**ページ**:
┄┄┄┄┄┄
2007 UK/USA/Australien/J 122 Min. 劇映画

出演者

Joe Anderson
(Peter Hook - スティフ・キトゥンズのバシスト、後、ワルシャワ、ジョイ・ディヴィジョンとなるバンドの創始者)

James Anthony Pearson
(Bernard Sumner - スティフ・キトゥンズのギタリスト、キーボード、後、ワルシャワ、ジョイ・ディヴィジョンとなるバンドの創始者)

Sam Riley
(Ian Curtis - 職安の職員、スティフ・キトゥンズのリード・ボーカル兼作詞)

Samantha Morton
(Deborah Curtis - イアンの妻)

Richard Bremmer
(イアンの父親)

Tanya Myers
(イアンの母親)

Martha Myers Lowe
(イアンの姉妹)

Mary Jo Randle
(デボラの母親)

Eady Williams
(イアンの娘)

Alexandra Maria Lara
(Annik Honoré - イアンの愛人)

Harry Treadaway
(Stephen Morris - スティフ・キトゥンズのドラム)

Lotti Closs
(Gillian Gilbert - イアンの死後入ったメンバー)

Craig Parkinson
(Tony Wilson - テレビ司会者)
┄┄┄┄┄┄
**記録データ**:

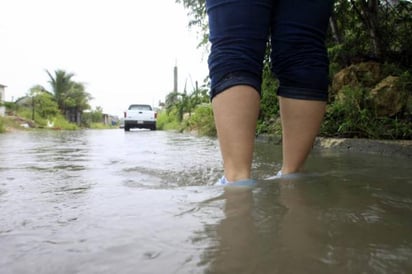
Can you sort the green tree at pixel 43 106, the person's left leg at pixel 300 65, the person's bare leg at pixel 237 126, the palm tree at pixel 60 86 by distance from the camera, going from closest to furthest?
→ 1. the person's bare leg at pixel 237 126
2. the person's left leg at pixel 300 65
3. the green tree at pixel 43 106
4. the palm tree at pixel 60 86

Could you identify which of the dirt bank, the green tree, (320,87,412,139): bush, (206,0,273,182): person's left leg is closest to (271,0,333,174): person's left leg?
(206,0,273,182): person's left leg

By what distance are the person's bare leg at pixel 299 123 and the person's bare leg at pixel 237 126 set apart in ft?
0.91

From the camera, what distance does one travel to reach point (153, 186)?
168 cm

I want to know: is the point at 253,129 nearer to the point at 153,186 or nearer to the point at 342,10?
the point at 153,186

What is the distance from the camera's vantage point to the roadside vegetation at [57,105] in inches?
1184

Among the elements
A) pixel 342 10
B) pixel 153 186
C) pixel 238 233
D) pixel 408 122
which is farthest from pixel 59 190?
pixel 342 10

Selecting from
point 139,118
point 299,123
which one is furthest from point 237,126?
point 139,118

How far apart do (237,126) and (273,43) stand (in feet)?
1.65

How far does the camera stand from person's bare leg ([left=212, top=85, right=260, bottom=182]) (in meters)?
1.47

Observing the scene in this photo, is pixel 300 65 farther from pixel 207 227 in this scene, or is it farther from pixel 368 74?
pixel 368 74

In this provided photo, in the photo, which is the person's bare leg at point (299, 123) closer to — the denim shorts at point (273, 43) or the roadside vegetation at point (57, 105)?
the denim shorts at point (273, 43)

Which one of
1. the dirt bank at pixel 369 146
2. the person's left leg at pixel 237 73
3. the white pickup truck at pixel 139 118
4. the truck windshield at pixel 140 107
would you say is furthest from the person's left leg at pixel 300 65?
the truck windshield at pixel 140 107

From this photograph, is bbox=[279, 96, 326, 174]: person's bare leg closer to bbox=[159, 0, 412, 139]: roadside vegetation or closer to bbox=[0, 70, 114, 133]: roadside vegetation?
bbox=[159, 0, 412, 139]: roadside vegetation

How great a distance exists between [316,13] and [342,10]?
3.96 metres
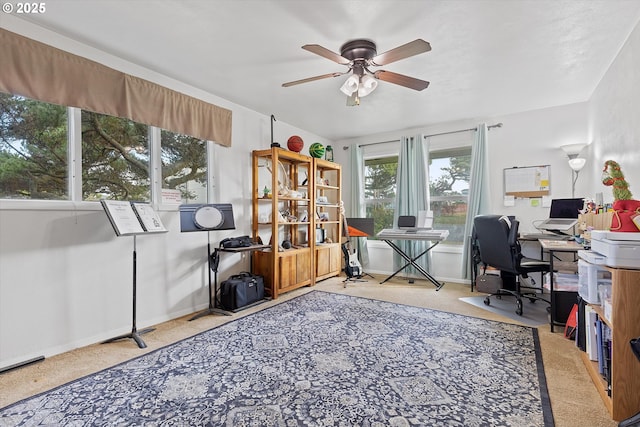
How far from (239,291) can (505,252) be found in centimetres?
289

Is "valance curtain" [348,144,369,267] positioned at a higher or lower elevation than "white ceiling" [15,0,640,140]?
lower

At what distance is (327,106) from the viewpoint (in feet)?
13.0

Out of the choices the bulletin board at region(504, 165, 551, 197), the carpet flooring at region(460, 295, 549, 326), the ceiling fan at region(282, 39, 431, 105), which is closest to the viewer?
the ceiling fan at region(282, 39, 431, 105)

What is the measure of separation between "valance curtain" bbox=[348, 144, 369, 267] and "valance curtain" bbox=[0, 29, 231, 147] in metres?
2.74

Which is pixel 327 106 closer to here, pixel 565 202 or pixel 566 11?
pixel 566 11

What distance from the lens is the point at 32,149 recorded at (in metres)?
2.30

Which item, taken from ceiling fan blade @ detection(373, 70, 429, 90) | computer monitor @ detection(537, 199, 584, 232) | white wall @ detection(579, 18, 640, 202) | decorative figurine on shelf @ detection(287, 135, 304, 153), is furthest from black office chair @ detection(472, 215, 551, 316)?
decorative figurine on shelf @ detection(287, 135, 304, 153)

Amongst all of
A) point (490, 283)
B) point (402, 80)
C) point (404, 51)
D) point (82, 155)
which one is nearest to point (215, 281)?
point (82, 155)

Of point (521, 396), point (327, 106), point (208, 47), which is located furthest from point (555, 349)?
point (208, 47)

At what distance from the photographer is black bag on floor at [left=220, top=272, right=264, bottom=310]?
3.31 metres

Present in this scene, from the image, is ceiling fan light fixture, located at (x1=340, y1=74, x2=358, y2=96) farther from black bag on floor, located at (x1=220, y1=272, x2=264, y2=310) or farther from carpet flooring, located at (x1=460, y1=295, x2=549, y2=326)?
carpet flooring, located at (x1=460, y1=295, x2=549, y2=326)

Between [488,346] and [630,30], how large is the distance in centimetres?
260

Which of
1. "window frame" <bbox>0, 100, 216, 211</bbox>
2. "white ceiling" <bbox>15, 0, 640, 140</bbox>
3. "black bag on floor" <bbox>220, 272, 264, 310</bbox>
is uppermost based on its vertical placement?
"white ceiling" <bbox>15, 0, 640, 140</bbox>

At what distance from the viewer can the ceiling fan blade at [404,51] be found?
198cm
┄┄┄┄┄┄
**やること 1**:
出演者一覧の内容を2文でまとめてください。
**やること 2**:
出演者一覧の「Alexandra Maria Lara」から「Wilson - テレビ司会者)」までを、一字も変えずに書き写してください。

**正解 1**:
2007年の122分の劇映画で、Sam RileyがIan Curtisを、Samantha Mortonがその妻Deborah Curtisを演じています。Joe AndersonがPeter Hook、James Anthony PearsonがBernard Sumner、Harry TreadawayがStephen Morrisを演じ、ほかにイアンの家族や愛人Annik Honoré、テレビ司会者Tony Wilsonなどの役が並んでいます。

**正解 2**:
Alexandra Maria Lara
(Annik Honoré - イアンの愛人)

Harry Treadaway
(Stephen Morris - スティフ・キトゥンズのドラム)

Lotti Closs
(Gillian Gilbert - イアンの死後入ったメンバー)

Craig Parkinson
(Tony Wilson - テレビ司会者)